The couloir winds up and left (NW) from the small bowl between Jackson Peak on the east, and Fremont Peak on the west. The route remains tucked away and hidden from view right up until you are at the bottom of it, although it is highly visible from outside the range to the south. You are offered spectacular views of Jackson peak's complex geography, as well as Ellingwood and Elephant head on the approach and while you are on route. On the summit you are treated to an alpine visual buffet extending from Gannett Peak in the north to the plains in the south. It's a beautiful place to be, and a wonderful way to attain the summit.
We decided to simulclimb the route using a glacier rope. The route protected easily with a handful of small nuts and tricams in rock to the right of the couloir, with occasional pickets placed in mostly good snow.
There was a mix of rotten snow low down, perfect styrofoam névé mid-route, a short chossy 4th class rock step, short panels of alpine ice, and soft snow up top. We left camp low in the Indian Basin at around 3:30, and likely would have found better snow high up had we departed a few hours earlier. The couloir is protected from the sun longer than you would expect given the aspect, but the top does heat up in the morning.
The route trends into either the index/thumb and middle of the namesake fingers to finish. We chose the middle finger because it looked cool, and that brought us up to a short ridge and 3rd class rock scramble to the summit.
Descend by scrambling down the easy 3rd class standard approach via the Southwest Slope.

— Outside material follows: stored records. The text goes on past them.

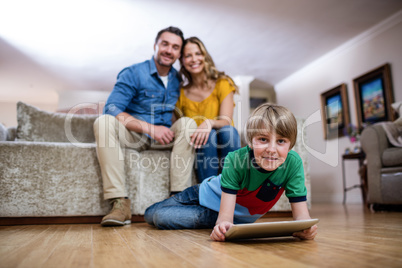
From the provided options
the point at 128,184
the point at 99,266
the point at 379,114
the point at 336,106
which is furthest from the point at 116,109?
the point at 336,106

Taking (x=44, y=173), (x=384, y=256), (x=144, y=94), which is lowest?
(x=384, y=256)

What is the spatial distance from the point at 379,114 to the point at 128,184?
356cm

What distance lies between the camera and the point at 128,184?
5.64ft

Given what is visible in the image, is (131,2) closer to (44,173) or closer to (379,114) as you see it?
(44,173)

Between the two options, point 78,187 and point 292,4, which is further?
point 292,4

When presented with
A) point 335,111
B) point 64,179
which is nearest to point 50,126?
point 64,179

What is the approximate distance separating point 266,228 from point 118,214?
33.3 inches

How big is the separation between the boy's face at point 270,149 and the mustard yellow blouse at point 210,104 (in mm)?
925

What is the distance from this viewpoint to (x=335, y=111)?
15.8 feet

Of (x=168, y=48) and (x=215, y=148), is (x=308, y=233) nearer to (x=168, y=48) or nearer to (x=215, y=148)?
(x=215, y=148)

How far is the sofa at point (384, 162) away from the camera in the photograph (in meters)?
2.44

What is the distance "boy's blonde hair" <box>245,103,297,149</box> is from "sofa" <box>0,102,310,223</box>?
960 millimetres

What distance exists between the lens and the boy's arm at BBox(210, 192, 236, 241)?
861 mm

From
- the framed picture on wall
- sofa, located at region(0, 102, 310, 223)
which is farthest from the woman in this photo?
the framed picture on wall
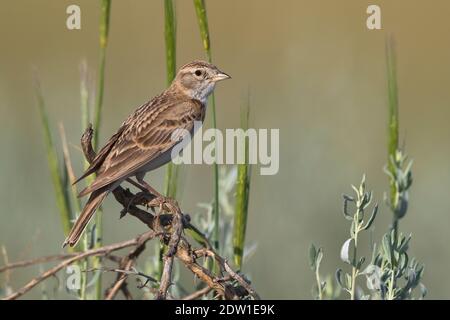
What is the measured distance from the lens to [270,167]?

Approach the Indian Basin and access the Indian Basin Trail. Navigate towards the SE watershed of Fremont above lake 11,008 and scramble towards a bowl at approximately 12,220 feet in the Jackson/Fremont cirque. Depending on the season when you approach, off-trail and otherwise creative routefinding may be required depending on conditions as you pass through boulderfields, snow, and various lakes etc. Once in the bowl, the foot of the route is due east, visible as the principal couloir ascending NW.